Talvihorros - And it was so One-man-band ambient/expérimental, Talvihorros est le projet d'un jeune Anglais, Ben Chatwin, hébergé, après plusieurs productions sorties par le biais de diverses structures indé, chez le prolifique label Denovali. Maison de disques allemande à qui l'on doit quantité de perles rares découvertes dans ces pages. Et quasiment jamais de déception. Pas de souci ici, ce n'est pas avec ce nouveau locataire que les propriétaires des lieux vont faire exception à cette règle désormais quasi immuable. Et pour cause, And it was so, qui navigue dans des courants musicaux pas si éloignés que ça d'un The Eye of Time tout aussi solitaire (et également chez Denovali Records tiens donc) est un album créationniste (on s'explique plus loin) pour lequel Ben Chatwin, à la fois architecte et charpentier du projet, met tout son savoir faire comme son inspiration conceptuelle au service d'un album riche d'une noirceur palpable, mais également d'une luminosité féconde, afin de parvenir à l'éclosion des sens.

Sept pièces pour sept moments partant du chaos pour évoquer en filigrane la naissance de l'univers, tout du moins d'un point de vue thématique.
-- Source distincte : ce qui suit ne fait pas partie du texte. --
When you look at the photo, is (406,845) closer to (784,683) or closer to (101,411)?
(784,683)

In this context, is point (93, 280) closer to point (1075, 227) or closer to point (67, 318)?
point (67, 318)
Projet ambitieux s'il en est, qui ne veut pas forcément dire grand-chose lorsqu'il est mis en musique, sauf qu'ici, Chatwin parvient à faire passer son histoire dans une musique pourtant exclusivement instrumentale. Que l'on se rassure, nul besoin d'être féru de cosmologie pour comprendre les tenants et aboutissants de l'album, Talvihorros navigue à vue dans l'imaginaire onirique et n'a absolument pas la prétention de faire des leçons de métaphysique. Seulement de développer sa trame narrative depuis un "Let there be light" fondateur, jusqu'à "A mist went up", éthéré, planant et comme perdu dans une douce rêverie inconsciente. Entre les deux, des créations expérimentales aux profondeurs de champ inattendues ("In the mist of the waters"), des paysages sonores éblouissants ("The two great lights", "Swarms of living souls") et une capacité rare à faire naître des émotions saisissantes là où on ne les attend pas.

Une abrasion émotionnelle permanente, des éléments harmoniques qui s'entrechoquent en douceur pour former un agglomérat sonore aux milles nuances et dégradés de couleurs, Chatwin maîtrise son sujet. Et surtout, peint des panoramas évanescents, lesquels enveloppent l'auditeur sans prévenir, le plaçant dans un cocon sensoriel au cœur du quel Talvihorros fait office de démiurge. En jouant de ses effets, de ses petits bricolages et collages bruitistes toujours parfaitement enchâssés sur le reste, le jeune Anglais fait des merveilles et surtout emmène l'auditeur dans son sillage. Sans que celui-ci ne s'en rende réellement compte ("Creeping things"). Afin de l'hypnotiser et lui faire délicatement mais sûrement arpenter des territoires exigeants, paradoxalement exploré sans effort d'investissement particulier. Car si And it was so est un album plutôt complexe, il n'est pas pour autant difficile à appréhender, s'il est d'une profondeur inouïe, on peut demeurer sur sa surface et pourtant en apprécier les qualités. Ou s'immerger complètement et accepter ce voyage musical sans nécessaire retour et s'imprégner de ses richesses insoupçonnées.